No doubt an Englishman wrote it, but I don’t know who these days.
I don’t grow wisteria, in fact I ripped them out of my back yard owing to their tendency to take over. In the South they have been known to topple whole buildings. But I do have the feelings for home similar to those expressed by this poet.
Perhaps it is because I spent so much time traveling when I was an active participant in the labor force. Perhaps it is the effect of being relatively rootless throughout my childhood, but all I want to do these days is stay home.
Another favorite poem went:
“Breathes there a man with soul so dead, that he has never to himself said:”This is my own my native land?”
For me that’s the Commonwealth of Virginia.
Another poet wrote:
I’m glad my house is a little house, Not too tall or wide. I’m glad the hovering butterflies feel free to come inside.”

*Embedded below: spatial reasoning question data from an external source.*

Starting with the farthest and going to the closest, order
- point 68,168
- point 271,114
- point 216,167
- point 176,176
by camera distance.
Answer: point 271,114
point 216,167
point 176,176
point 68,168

Yes, I have been clearing out again because I can see into the future, and the future does not include this house. David and I are having much difficulty keeping things going…it takes two of us. If and when there is only one of us the inevitable will happen.
As I tossed file drawers of decades old ‘stuff’ away yesterday (I made David actually carry it to the recycle bin), I looked over the hundreds of pages of news clippings, magazine articles, notes about my various TV and radio appearances, some of which I have on tape; notes of approval from higher up bosses in my organization as well as letters of commendation, photographs from newspapers and magazines; Reports I wrote as a Congressional staffer, and testimony before Congress years later. I felt a bit torn.
“You should keep that stuff,” says David, the only witness to my brilliant career.
What are you going to do, pour over it and weep if I predeceased you? My kids won’t want it, they might like to hear about grandma so-in-so, but who cares if I got an outstanding evaluation one year. I don’t even care anymore.
NO, I wasn’t on the pity pot, just being realistic. I can’t think of anything more boring than the small wins and losses of ones business career. What seemed like triumphs at the time, seem small and insignificant now. After all, I might have worked in the Finance Department, but I did not make 20 million as a financier. And, I might have been on radio and TV from time to time, but am not Meryl Streep. Except for Hillary, I eschew political tales, although I tried reading Jane Fonda’s bio and got bored, and look at the commotion she caused.
When I say I read bios, I mean certain famous people. I have read at least six biographies about Jane Austen, and even took two continuing education classes at Georgetown on her life and works. Ditto Virginia Woolf, George Sand, Janet Frame,and the crazy Anne Sexton.
I have yet another Jane Austen bio on my Kindle (more about this later). I have also read most of M.F.K. Fisher’s memoirs. And, a day or two ago, I started Julia Child’s new bio Dearie. When I was a graduate history student, I read several biographies about Margaret Thatcher and Sir Winston, as well as other bios about British notables.
On the other hand, I love to hear about my friend’s adventures and experiences, which is why I read the blogs I continue to read. Perhaps that’s the key. I don’t read bios to read bios, I read them because I genuinely care about someone.
Anyway, I am doing what we all must do and clear the clutter away, from our houses, from our minds, etc. Besides, I need drawer space for all the yarn I have been accumulating. Do I hear someone scratching at the door? But I don’t have cats anymore.
And in case you wondered, my begonia just keeps giving and giving which is why I will stay home until October when I fly to CA to see my son and his family and meet Mage in person.